» **TASK REQUIREMENTS**:
A. Reproduce the passage of the garden diary excerpt from "a high-toned magazine, he's" to "house from it.".
B. In the garden diary excerpt, list every iris variety named as one that B. H. Farr originated.
C. In the garden diary excerpt, which magazine did Richardson Wright edit?

» **EXCERPTED PASSAGE**:

_ _ _ _

This afternoon I went to Reading and out to visit the nursery of the late B. H. Farr. The thing that struck me, as I rode out through Wyomissing on the car, was the many homes planted with beautiful evergreens. I don't believe there is a better-planted lot of homes in America than here. What a monument to a great man who is gone. Mr. Farr died all untimely. There is another monument, too, for he was a pioneer in originating iris varieties in America. We owe to him Quaker Lady, Cecile Minturn, Mary Garden, the beautiful Mildred Presby and a good many others which, in their day, were the best we had.

January 26. In New York City, I called on magazine editors about writing business. For instance, I met for the first time Richardson Wright, the genial editor of House and Garden. There just isn't anybody else quite like him. After he was made, the mold was broken up. Despite the fact that he edits such

a high-toned magazine, he's a dirt gardener to the 72nd degree and a philosopher beside. Maggie and I owe a lot to him. His magazine was the first to which we subscribed after we were married and we planned our house from it.

_ _ _ _

» **DATASET CONTENT**:
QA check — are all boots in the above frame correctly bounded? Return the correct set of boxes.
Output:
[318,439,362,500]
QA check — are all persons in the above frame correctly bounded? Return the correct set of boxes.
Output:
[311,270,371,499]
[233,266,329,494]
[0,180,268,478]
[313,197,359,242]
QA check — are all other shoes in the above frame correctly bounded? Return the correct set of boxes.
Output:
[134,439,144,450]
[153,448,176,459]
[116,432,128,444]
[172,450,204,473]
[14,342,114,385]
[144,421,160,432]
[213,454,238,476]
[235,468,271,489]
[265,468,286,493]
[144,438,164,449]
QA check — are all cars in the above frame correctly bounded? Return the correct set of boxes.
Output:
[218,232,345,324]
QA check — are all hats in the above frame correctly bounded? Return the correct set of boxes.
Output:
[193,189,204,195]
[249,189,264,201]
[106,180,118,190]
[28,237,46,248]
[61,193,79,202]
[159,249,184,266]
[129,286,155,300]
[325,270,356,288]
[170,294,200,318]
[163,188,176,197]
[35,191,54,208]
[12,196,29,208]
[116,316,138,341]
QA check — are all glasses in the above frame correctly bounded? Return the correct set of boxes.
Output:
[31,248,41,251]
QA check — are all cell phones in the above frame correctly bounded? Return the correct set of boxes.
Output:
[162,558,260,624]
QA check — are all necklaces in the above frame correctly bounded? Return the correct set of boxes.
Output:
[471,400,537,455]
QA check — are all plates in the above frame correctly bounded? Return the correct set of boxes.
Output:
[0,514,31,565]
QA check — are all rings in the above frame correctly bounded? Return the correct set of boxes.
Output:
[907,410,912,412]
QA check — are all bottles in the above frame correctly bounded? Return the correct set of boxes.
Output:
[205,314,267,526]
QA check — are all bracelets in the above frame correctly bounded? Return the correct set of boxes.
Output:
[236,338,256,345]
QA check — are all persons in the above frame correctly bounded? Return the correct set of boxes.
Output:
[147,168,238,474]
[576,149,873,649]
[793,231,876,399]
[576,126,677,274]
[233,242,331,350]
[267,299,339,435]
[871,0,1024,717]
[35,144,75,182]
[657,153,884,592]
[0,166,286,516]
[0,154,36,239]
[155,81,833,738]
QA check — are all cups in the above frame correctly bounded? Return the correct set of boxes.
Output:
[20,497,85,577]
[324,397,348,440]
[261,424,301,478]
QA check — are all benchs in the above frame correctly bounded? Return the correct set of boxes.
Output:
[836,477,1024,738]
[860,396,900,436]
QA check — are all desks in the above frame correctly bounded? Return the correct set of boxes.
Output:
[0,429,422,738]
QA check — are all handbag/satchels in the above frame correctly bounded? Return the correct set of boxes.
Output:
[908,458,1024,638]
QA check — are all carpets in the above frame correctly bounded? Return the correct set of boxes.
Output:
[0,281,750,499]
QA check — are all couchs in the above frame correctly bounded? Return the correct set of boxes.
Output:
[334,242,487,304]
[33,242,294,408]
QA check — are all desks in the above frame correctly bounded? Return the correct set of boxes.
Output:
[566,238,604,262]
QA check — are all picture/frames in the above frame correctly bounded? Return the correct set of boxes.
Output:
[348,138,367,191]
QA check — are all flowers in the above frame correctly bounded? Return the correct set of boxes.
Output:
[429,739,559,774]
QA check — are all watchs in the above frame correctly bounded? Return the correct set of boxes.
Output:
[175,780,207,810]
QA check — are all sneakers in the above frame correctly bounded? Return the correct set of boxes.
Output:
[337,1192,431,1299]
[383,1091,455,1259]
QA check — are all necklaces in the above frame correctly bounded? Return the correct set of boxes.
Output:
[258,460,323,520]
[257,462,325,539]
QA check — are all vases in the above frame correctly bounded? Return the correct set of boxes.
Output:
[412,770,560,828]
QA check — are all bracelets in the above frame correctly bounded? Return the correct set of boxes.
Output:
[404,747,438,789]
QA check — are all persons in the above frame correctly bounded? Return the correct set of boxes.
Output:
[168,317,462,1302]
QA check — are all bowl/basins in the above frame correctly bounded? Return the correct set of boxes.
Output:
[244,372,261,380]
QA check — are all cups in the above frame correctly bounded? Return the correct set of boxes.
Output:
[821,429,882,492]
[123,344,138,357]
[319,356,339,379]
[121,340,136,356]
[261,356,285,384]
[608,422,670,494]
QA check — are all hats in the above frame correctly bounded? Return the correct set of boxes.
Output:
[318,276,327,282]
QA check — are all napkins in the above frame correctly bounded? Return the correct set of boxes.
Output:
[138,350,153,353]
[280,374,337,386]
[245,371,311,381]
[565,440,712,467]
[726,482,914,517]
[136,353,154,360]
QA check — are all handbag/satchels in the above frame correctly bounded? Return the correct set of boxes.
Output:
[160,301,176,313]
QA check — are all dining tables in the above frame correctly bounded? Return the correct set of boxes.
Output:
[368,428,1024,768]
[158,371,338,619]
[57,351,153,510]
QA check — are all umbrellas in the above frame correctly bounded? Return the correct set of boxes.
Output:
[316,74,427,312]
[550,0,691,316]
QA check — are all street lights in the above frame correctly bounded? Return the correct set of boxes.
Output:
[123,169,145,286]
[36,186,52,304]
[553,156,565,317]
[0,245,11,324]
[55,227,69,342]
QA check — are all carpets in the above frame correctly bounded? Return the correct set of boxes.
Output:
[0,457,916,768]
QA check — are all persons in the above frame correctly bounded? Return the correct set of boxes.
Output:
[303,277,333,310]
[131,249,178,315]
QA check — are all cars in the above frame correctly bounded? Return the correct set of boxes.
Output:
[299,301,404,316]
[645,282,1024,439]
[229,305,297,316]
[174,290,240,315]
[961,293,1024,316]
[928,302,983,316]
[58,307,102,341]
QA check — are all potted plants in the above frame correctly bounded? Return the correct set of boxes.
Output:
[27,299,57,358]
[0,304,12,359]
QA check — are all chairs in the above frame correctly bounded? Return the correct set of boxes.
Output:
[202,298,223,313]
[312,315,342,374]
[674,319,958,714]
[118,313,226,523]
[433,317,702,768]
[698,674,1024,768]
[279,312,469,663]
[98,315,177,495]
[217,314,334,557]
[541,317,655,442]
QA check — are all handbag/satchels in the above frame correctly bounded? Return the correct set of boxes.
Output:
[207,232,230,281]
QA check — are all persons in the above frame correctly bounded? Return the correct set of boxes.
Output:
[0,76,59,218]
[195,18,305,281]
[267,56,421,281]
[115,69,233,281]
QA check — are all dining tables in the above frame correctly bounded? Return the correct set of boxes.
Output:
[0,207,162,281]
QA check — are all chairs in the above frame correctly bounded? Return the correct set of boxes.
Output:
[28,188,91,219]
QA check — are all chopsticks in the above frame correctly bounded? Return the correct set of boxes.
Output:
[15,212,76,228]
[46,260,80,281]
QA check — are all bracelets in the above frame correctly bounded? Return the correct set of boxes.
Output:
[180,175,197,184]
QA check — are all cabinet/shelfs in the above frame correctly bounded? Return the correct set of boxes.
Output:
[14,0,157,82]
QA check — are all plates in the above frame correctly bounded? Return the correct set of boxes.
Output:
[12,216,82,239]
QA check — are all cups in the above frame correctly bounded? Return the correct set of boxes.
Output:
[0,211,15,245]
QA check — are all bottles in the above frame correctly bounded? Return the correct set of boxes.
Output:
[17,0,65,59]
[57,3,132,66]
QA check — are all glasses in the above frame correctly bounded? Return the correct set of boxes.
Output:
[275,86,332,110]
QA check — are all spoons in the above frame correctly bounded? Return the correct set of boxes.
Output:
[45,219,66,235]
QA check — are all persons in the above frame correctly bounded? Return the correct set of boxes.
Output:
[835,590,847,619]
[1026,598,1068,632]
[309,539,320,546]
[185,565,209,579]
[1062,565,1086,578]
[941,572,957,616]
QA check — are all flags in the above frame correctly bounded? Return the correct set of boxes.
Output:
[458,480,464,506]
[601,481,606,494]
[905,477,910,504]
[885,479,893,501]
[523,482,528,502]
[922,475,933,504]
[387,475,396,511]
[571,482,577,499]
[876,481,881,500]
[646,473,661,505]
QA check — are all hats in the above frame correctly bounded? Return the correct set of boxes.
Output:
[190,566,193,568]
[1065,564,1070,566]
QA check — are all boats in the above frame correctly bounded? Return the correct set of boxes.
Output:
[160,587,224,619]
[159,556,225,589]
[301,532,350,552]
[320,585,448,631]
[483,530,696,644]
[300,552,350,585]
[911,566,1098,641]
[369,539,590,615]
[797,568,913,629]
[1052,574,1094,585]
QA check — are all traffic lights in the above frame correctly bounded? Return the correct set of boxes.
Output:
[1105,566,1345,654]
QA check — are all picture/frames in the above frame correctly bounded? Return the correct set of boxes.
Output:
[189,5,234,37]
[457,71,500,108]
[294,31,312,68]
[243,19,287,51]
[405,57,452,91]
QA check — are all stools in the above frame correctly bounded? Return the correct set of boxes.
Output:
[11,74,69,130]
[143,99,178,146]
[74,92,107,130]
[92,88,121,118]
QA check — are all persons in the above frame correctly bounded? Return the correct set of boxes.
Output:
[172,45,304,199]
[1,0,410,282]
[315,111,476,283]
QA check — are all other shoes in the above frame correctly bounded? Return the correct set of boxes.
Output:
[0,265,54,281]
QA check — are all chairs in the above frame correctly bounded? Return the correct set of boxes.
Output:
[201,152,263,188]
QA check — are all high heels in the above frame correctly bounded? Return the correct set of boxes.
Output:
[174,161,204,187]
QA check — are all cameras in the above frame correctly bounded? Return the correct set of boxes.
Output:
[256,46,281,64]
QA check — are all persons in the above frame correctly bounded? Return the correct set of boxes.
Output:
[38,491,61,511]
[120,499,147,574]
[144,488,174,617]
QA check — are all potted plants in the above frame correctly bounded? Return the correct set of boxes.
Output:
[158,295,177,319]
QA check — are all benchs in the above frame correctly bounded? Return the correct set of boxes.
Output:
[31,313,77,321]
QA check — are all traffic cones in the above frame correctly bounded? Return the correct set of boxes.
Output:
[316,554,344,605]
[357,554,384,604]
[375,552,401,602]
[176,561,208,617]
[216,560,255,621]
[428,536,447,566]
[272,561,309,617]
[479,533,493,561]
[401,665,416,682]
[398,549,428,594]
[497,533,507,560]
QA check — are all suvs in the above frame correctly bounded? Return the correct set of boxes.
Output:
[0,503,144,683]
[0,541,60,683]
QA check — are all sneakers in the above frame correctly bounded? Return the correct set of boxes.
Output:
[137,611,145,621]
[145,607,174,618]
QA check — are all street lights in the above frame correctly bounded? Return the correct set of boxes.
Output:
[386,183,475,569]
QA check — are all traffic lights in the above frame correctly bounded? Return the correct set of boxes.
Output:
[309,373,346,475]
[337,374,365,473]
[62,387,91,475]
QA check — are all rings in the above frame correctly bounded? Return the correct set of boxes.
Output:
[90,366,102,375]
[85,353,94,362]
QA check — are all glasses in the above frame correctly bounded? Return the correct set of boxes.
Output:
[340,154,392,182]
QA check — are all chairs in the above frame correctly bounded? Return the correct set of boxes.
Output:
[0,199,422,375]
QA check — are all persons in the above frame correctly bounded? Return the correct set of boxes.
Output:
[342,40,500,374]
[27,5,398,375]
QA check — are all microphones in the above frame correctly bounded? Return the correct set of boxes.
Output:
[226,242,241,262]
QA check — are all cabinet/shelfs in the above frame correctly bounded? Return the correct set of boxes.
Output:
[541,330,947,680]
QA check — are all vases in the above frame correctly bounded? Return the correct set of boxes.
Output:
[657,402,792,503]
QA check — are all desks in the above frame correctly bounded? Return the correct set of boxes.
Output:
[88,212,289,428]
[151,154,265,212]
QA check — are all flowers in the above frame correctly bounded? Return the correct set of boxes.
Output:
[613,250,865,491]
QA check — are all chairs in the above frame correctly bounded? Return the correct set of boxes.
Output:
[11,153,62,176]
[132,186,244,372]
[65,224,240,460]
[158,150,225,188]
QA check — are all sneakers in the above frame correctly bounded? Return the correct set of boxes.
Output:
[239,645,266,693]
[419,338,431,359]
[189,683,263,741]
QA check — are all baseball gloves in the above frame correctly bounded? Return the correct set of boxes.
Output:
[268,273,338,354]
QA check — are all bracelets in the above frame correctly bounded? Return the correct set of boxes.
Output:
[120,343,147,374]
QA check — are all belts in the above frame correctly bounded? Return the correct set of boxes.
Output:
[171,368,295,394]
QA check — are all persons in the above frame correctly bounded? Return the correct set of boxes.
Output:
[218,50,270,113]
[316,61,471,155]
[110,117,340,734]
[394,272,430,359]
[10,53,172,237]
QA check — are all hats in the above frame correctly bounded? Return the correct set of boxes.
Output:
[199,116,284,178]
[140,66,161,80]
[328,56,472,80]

_ _ _ _

» **TASK RESPONSES**:
A.
a high-toned magazine, he's a dirt gardener to the 72nd degree and a philosopher beside. Maggie and I owe a lot to him. His magazine was the first to which we subscribed after we were married and we planned our house from it.

B. Quaker Lady, Cecile Minturn, Mary Garden, Mildred Presby

C. House and Garden